Muses: EA Online, PSN Pass, and Used Games

Today I’d like to briefly talk about my thoughts on services like EA’s Online Pass, the upcoming PSN Pass Sony is implementing, and Used Games sales on the whole.

First off I’d like to set the stage with a few pure facts.

Game development costs are at the highest they’ve ever been. Blockbuster games are costing hundreds of millions of dollars to make, an almost absurd number until you look at the credits for one of these games and see just how many people were involved.

Game prices are close to the lowest they’ve ever been for mainstream titles. I remember paying 99-119 for games back in the Super Nintendo era – or well, I remember my parents paying those prices as I was too young to have that kind of money at that point. But the prices were definitely in that range. Now they’re 59 or 69 for a blockbuster game, that is quite a bit down.

Piracy is effecting developers more and more as generations go on. It’s hard to prove, but you see things like the lawsuit between Sony and Geohotz, or the constant DRM measures being implemented more and more by pc game developers… and you can’t deny that it is having a bigger and bigger impact.

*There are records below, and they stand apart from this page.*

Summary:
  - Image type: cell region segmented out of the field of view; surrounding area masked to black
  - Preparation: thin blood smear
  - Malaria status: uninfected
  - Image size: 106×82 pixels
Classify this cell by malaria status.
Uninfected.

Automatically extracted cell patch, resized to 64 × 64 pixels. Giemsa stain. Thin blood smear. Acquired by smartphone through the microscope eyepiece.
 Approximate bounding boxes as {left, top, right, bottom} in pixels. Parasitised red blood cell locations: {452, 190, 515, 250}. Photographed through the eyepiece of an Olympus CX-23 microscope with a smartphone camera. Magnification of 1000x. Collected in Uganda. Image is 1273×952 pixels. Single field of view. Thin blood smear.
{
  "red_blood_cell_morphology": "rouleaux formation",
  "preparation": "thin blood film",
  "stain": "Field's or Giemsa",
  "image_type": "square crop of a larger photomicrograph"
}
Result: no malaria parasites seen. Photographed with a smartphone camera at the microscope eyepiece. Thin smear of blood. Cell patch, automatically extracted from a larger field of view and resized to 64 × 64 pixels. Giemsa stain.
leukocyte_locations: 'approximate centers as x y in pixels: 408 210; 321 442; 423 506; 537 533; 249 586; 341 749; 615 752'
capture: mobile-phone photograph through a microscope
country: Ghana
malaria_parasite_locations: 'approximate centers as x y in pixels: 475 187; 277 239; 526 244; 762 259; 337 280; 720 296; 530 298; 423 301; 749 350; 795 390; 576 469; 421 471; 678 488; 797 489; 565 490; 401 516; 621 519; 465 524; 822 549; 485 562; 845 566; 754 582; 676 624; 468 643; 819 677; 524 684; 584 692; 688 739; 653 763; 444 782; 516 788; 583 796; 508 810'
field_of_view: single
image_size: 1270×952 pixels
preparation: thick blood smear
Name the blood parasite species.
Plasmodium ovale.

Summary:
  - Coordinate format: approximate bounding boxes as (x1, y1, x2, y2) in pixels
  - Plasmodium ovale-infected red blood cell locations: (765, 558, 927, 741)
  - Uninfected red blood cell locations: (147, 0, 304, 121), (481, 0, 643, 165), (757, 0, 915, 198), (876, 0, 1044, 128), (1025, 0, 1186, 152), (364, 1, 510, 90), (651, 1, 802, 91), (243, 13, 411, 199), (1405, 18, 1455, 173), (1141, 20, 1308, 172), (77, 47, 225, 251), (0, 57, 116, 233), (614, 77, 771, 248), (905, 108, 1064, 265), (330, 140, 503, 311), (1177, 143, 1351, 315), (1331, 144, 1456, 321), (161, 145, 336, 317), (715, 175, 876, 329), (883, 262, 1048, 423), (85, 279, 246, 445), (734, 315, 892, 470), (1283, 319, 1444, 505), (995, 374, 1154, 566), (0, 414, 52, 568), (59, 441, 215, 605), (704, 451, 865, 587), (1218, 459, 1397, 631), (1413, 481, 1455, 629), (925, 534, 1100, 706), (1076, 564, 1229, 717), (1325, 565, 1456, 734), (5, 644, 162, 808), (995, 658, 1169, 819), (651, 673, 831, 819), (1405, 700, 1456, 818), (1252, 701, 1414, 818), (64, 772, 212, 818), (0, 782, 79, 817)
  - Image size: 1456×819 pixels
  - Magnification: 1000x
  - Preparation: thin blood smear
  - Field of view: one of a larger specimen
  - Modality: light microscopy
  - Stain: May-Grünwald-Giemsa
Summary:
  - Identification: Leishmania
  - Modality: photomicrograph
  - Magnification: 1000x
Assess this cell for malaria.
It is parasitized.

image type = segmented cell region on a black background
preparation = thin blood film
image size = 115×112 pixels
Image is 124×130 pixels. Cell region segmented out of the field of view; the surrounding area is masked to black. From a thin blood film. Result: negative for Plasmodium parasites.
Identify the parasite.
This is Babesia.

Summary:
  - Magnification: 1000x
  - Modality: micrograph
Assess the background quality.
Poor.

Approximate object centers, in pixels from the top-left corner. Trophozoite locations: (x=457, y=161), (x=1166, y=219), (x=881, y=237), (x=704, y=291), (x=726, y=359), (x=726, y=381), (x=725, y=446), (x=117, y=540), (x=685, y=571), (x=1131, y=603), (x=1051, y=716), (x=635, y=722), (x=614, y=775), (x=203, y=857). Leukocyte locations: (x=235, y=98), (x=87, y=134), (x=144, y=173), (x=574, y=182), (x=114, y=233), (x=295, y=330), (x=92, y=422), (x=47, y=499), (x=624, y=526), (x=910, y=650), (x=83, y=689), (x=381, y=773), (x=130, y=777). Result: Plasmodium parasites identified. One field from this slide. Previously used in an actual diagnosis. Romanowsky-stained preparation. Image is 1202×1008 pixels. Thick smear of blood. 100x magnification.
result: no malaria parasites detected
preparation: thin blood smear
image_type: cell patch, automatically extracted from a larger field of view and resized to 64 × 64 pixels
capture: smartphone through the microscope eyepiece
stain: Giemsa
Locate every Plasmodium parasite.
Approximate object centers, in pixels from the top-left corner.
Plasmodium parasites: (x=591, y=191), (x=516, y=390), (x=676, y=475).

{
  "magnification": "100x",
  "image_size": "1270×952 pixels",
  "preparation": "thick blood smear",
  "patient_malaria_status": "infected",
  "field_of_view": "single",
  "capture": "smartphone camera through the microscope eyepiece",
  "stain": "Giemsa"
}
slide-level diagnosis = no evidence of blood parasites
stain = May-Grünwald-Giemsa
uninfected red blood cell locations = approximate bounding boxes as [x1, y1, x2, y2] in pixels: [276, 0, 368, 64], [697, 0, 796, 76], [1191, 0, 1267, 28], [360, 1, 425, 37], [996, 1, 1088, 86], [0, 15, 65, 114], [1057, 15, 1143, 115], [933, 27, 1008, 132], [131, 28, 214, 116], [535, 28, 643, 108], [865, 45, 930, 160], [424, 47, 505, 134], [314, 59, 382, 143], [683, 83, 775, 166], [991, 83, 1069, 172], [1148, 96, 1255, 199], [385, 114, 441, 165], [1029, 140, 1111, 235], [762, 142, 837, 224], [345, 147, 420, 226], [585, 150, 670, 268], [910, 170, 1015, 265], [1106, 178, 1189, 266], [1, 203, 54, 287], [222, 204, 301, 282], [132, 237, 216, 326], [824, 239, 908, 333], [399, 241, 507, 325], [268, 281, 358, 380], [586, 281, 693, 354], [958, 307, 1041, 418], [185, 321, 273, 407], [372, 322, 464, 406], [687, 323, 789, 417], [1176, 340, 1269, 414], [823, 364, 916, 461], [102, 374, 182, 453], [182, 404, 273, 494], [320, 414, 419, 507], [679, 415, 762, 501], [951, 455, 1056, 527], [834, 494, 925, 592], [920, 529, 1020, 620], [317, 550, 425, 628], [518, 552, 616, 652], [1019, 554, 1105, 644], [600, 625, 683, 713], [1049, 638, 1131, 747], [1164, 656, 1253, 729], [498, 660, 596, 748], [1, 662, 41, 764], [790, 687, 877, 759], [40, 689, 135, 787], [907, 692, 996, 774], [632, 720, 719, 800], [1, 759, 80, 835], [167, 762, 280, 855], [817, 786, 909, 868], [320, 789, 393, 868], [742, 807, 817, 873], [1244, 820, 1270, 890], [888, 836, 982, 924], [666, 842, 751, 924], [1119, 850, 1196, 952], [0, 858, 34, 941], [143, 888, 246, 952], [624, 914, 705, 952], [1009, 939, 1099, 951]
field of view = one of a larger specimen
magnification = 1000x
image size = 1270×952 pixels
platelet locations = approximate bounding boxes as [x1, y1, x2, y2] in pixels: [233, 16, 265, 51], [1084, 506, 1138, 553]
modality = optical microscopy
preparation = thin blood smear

Used game sales are at an all time high, games can pass through a used games seller 2 or 3 times being sold at pure profit for the used game store, with no money going to the developers.

 

Now that we have a bit of a groundwork laid…

I want to say I completely support both EA and Sony in the use of an online service to help encourage people to pay them. We don’t know all the details of Sony’s, so we can’t make too much of a judgement call on how fair it is, but I assume it will be like EA’s. That is to say that any game published by them that has a multiplayer component will have a one-time use code for multiplayer. If you buy the game new, you get that code, and get to play multiplayer at no charge. If you buy it used, chances are that code will be used as well, so you have to pay 10-ish dollars to get access to multiplayer.

It’s a very good business decision, it helps to support the game industry, and it helps to ensure that the publisher and, hopefully, the developer get their cut when a game is sold used.

Common arguments I hear when I say this:

1) It’s greedy!

How can it be greedy? They put a lot of money(possibly hundreds of millions of dollars) to bring this to you. For your enjoyment. They’re letting you buy it used, getting the game for less and giving nothing to them if you just want to play single player. However, if you want multiplayer, you have to pay them a tiny chunk of change to get access, ensuring they at least benefit SOMEWHAT from you playing their game. Remember, they ARE businesses, and a business needs money – it’s why they exist.

2) What about people who can’t afford new games?

They can buy used games. Used games often sell for 20-30 dollars less than the new game, so even if you have to pay the 10 dollars for multiplayer – that still adds up to a savings of 10 to 20 dollars. And the multiplayer really extends the life, delaying them needing a new game so they can spend even less on games.

3) It punishes loyal customers!

If you are loyal to a business, you are willing to give them your money for products they make provided those products have value to you. That is what it means to be loyal to a company… it means you like what they do and give them your money. A company exists to make money, as I said before. So if you’re not giving them money, you’re not loyal to them. That means that if you’re a loyal supporter of the company, you’re buying your games new. Which means this has no impact on you, at all. The people this hurts are the people who are loyal supporters of the used game stores. And since they’re using the developer/publisher’s products without paying them a penny, as I said above it seems completely fair for them to pay 10 bucks if they want to use it online.

 

And just a brief word on used games. I have nothing against used games. They serve a definite purpose – to allow people to save a bit of money if they’re on a budget, or to trade in a game they’ll never play again to get money towards purchasing a new title they actually will. It does bother me a bit that stores can sell the same game 3 or 4 times and only pay the developer and publisher once. That means that in some cases a game can make more money for the game store than for the people who made it. But that’s the business they’re in, and they have just as much of a right to make a profit as the game makers do – so it’s fair game.